Why don't you establish your own system--just like Kosher has done--and you can create different levels of purity for your standards. And stop trying to keep others from competing using your arbitrary rules.
Once people realise this then actual organic sales will be effected.
Such a shame.
And they don't all just grow in a tub of water as you fail to mention. Many use perlite/vermiculite with broken down peat as their medium. AKA Promix which correct me if I'm wrong is used by many an organic soil gardener. Increase your knowledge of new hydoponic plant growth before your next one :)
Synthetic hydroponics uses synthetic fertilizers that provide nutrients for plant growth in readily available ionic form. The nutrient solution is kept sterile or as close to sterile as possible. Many toxic chemicals are used throughout the process and the inputs are often energy intensive and environmentally destructive.

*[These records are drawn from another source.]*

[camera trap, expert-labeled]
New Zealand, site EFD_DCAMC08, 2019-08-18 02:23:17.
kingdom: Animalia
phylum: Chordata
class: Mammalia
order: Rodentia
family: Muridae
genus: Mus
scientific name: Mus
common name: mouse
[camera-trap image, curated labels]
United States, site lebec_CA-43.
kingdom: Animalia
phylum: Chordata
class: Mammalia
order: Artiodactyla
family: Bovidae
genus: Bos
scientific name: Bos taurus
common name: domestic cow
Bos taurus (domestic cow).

Organic hydroponics is an emerging trend and involves the same natural biological cycles that make soil. Organic hydroponics uses all organic materials and s process similar to compost
With the pending world water issues AP makes sense. Creating a natural fish food, duck weed, soldier fly larva, veg scraps....? and including vermiculture in the growing beds should create rich biology to nourish the plants.
The sooner we can get these results the quicker we can concentrate our real food efforts to maximize resources and efficiency.

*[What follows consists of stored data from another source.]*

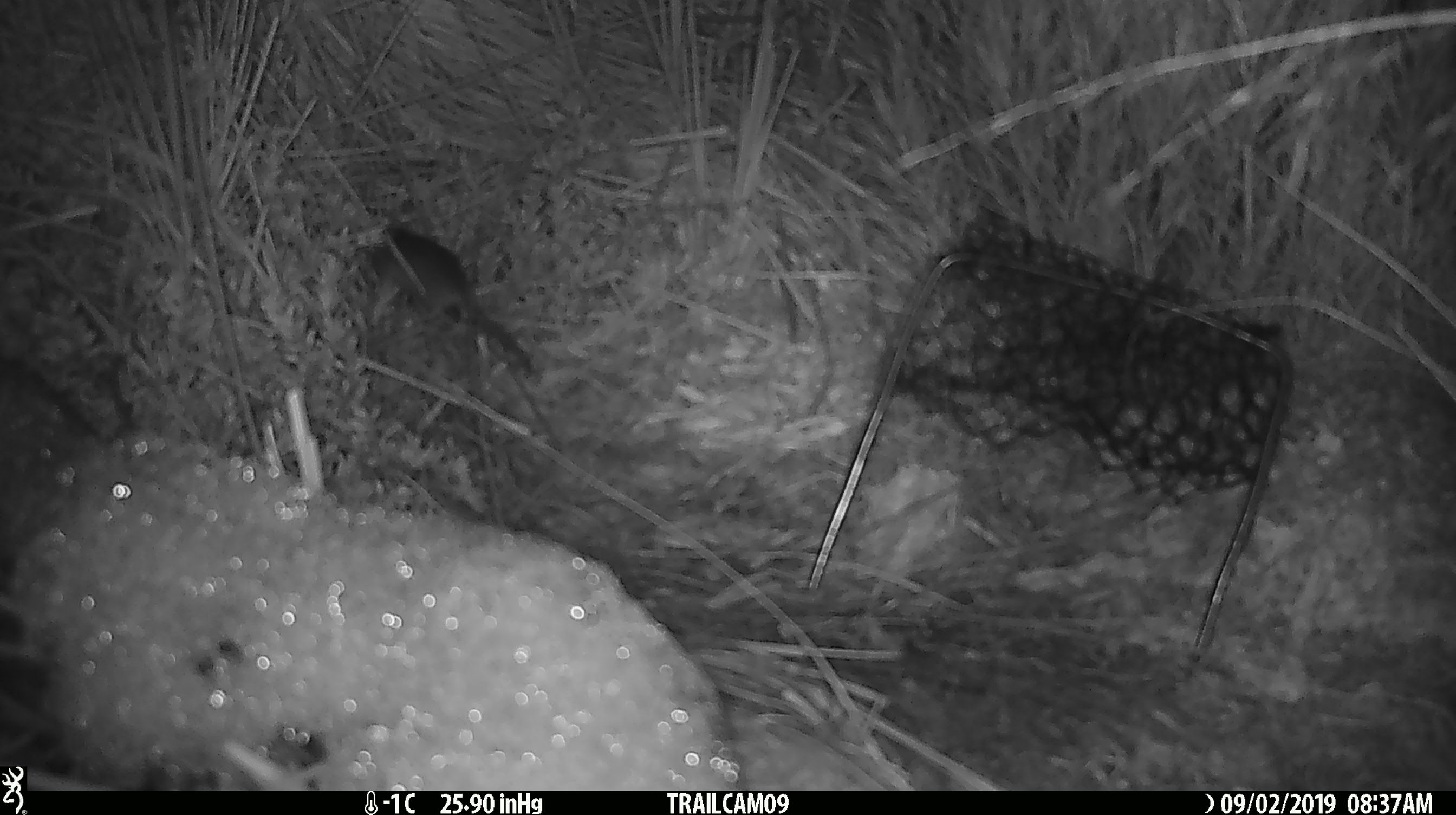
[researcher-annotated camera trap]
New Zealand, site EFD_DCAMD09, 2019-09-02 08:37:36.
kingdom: Animalia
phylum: Chordata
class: Mammalia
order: Rodentia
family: Muridae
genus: Mus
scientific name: Mus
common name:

I don't consider hydroponics to be organic, as they are too reliant on (mainly) fossil inputs. I don't know what the standards are in the UK but I'll be sharing this on fb to ask my more knowledgeable friends.
If the UK 'Organic' label doesn't include hydroponics, that's another reason to oppose TTIP, as we'd be forced to adopt the US 'lower standard' or be sued.

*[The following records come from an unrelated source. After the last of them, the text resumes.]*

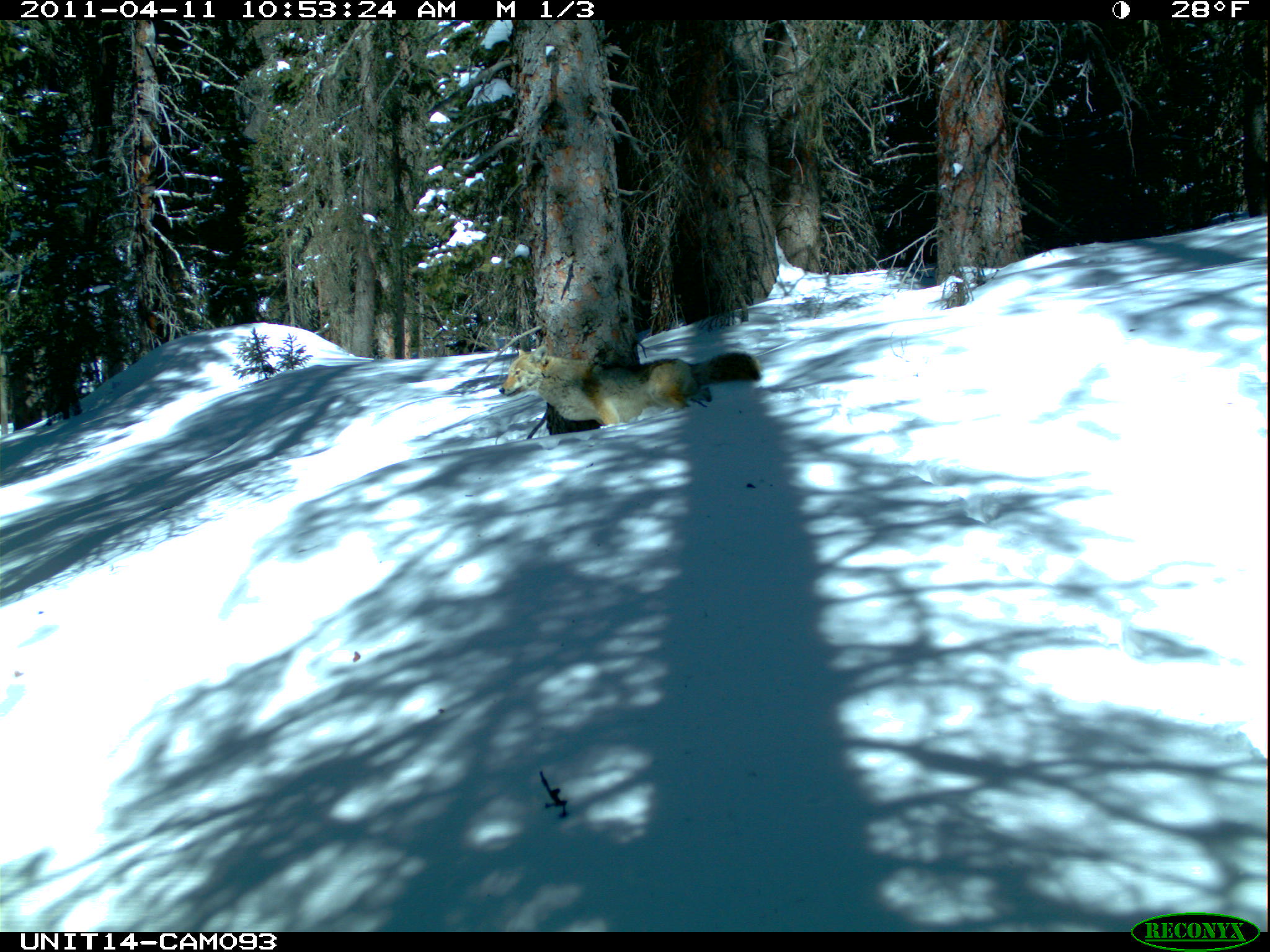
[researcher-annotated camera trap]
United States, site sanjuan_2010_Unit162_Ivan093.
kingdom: Animalia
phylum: Chordata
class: Mammalia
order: Carnivora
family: Canidae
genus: Canis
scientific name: Canis latrans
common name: coyote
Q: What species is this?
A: Canis latrans (coyote).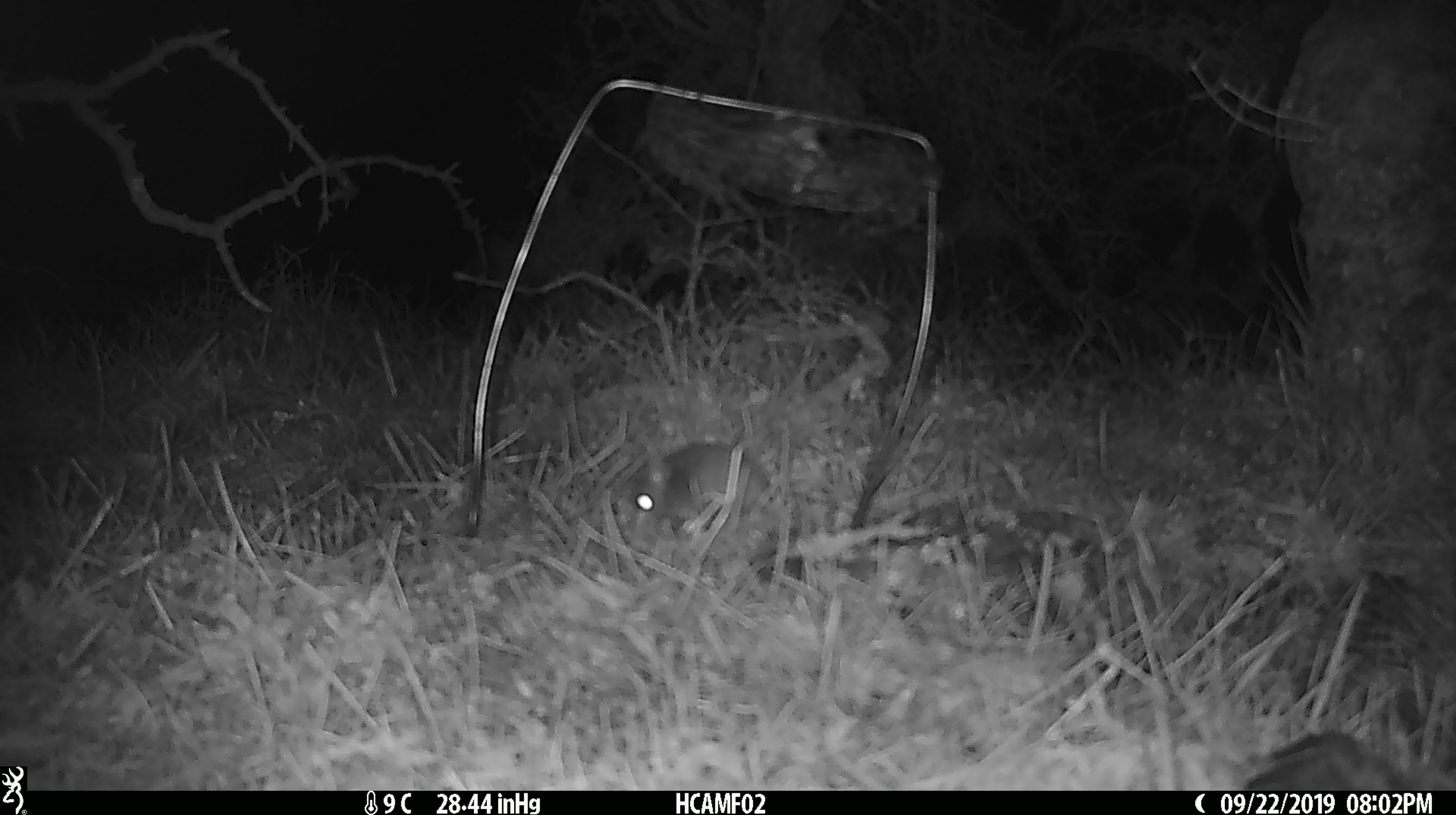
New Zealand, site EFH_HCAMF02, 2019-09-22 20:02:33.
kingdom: Animalia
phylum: Chordata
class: Mammalia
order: Rodentia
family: Muridae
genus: Mus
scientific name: Mus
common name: mouse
Mouse (Mus).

YES there IS a 'difference' .. have you heard of BioPhotons for starters? .. check out the following PDF .
richarddeanjacob.santafe@yahoo.com
see this >
http://jubilee101.com/.../A-New-Food-Paradigm---19pages.pdf
I have yet to figure out how a business can operate producing hydroponically grown plants (we experimented with it). The cost is prohibitive - the water and electricity required are horrendous (far more costly than land, and requiring far more water). To call it "organic" as though it is somehow organically superior is a joke given the massive amounts of resources it requires.
It does not make sense nutritionally, economically, or environmentally.
My question, Elliot, is how do you feel about container growing? Must organic cultivation be in the ground? Must it use only sun for energy?
The organic regulations allow for recirculating container growing in a soil-less medium made of organic matter and water soluble organic "soil amendments". Where does container growing end and hydroponic growing begin? In a situation that would be typically considered hydroponic, we've simply reduced the size of the container. All of the beneficial fungi and bacteria can still be functionally included in the system. Any evidence that this would produce inferior nutritional value?
In Australia we managed to remove the label 'organic water' because it's not a product of agriculture. Neither is hydroponics: nutrient chemicals in solution are not themselves organic.
When are regulators going to stop listening to lobby groups and operators whose only desire is to get around the rules for their own advantage, to dupe consumers and to contribute nothing?
Did you know, they even use human waste on organic food?
Please, next time talk to someone who has worked in a greenhouse, or someone who knows the science behind growing plants, before posting this article that makes it painfully obvious you do not know what you are talking about.
When you can replace everything the plant needs, and measure those parameters, it makes it silly to say that we must grow in soil.
Lastly, I have been around the organic market for 10 years, and have never heard this motto “Feed the soil, not the plant.”
Everything has a trade offs - we need to look at the entire picture.